Some of Turkey's best bays, golden beaches and views are on the Aegean coast, from the Dardanelles in the north to Kas in the south, where the coastline turns a corner and starts running west to east. Turkey villa rentals and resorts in this area are most popular. The best known holiday centres include Marmaris, Olu Deniz and Fethiye, but Bodrum is perhaps the busiest and prettiest. Villas have sprung up on the hillside, and swimming, snorkelling and scuba diving are all popular – as is partying; the discos carry on well into the night.
Marmaris is a full-scale holiday resort where you can get ‘English Breakfasts’ at restaurants around the harbour – if that's what you want. Sailing is extremely popular around the deep fjord-like bays and white-pebbled coves of the south Aegean, and private boats can be chartered for some relaxed exploration. Windsurfers enjoy ideal conditions too.
The Aegean coast is soaked just as much in history as it is in sunshine. There are remains of ancient cities, including Troy (Truva), and recent history can be explored on the battlefields of Gallipolli. Within sight of beach resorts, rural village life continues much as it has done for centuries, and trips inland are rewarded with virtually tourism-free spots.
Turkey's Mediterranean coast stretches from Kas in the west to Iskenderun in the east, close to the border with Syria. Antalya is the main resort, lying on the ‘Turkish Riviera’, where the Taurus Mountains stretch down to meet the sea. Turkey villa rentals on fine, sandy beaches such as Konyaalti to the west and Lara to the east are perfect if you love swimming and sunbathing – the region gets sunshine 300 days of the year. If you go in March or April, you can ski in the mornings and swim in the warm sea in the afternoon.
Side, to the east, is the increasingly popular beach town for Turkey villa rentals, once chosen by Mark Antony and Cleopatra for a romantic rendezvous! Mersin is one of the most modern cities on this coastline, while Misis derived its wealth from its position on the Silk Road. Kahramanmaras is a relatively undiscovered province famous for some of its culinary specialities, including a special orchid drink (salep) and an ice cream made from goat and cows’ milk.
To the west of Antalya are the beautiful mountain cities of Termessos and Arikand, and coastal towns such as Olimpos, Kale, Kekova and finally Kas. Ephesus is possibly the best preserved of many ancient cities, in Turkey and home to the temple of Artemis.
From April to October, most places in Turkey have an ideal climate that is perfect for relaxing on sandy beaches or enjoying the tranquillity of mountains and lakes. If you’re planning a lot of walking and exploring, July and August may be too hot. Turkey villa rentals away from the Turquoise Coast, on the Anatolian plateau, are cooler in summer, while the Black Sea coast to the north is much milder.

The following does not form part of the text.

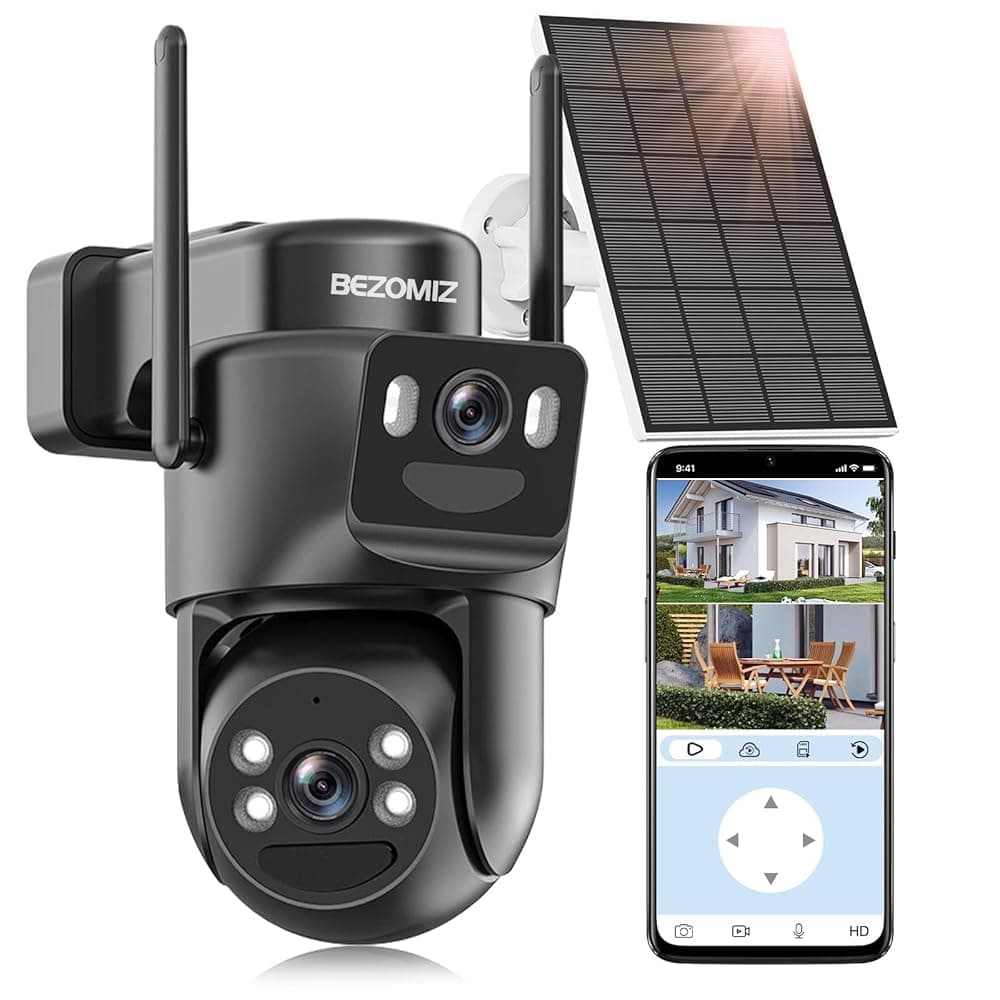BEZOMIZ 4K Caméra Surveillance WiFi Extérieure à Double Objectif,2.4G/5GHz Caméra 2-in-1,Détection Humaine avec Panneau Solaire,Suivi Automatique,Vision Nocturne Couleur,Étanche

Turkish airlines link all major cities, and buses will get you everywhere cheaply and pretty comfortably. There are plenty of service stations if you’re driving, but plenty of terrible drivers too, especially in the cities. Car ferries can save time, and can mean a pleasant mini-cruise along the coast. We hope you found our Turkey villa rentals guide useful in helping you decide on what to do and where to go next!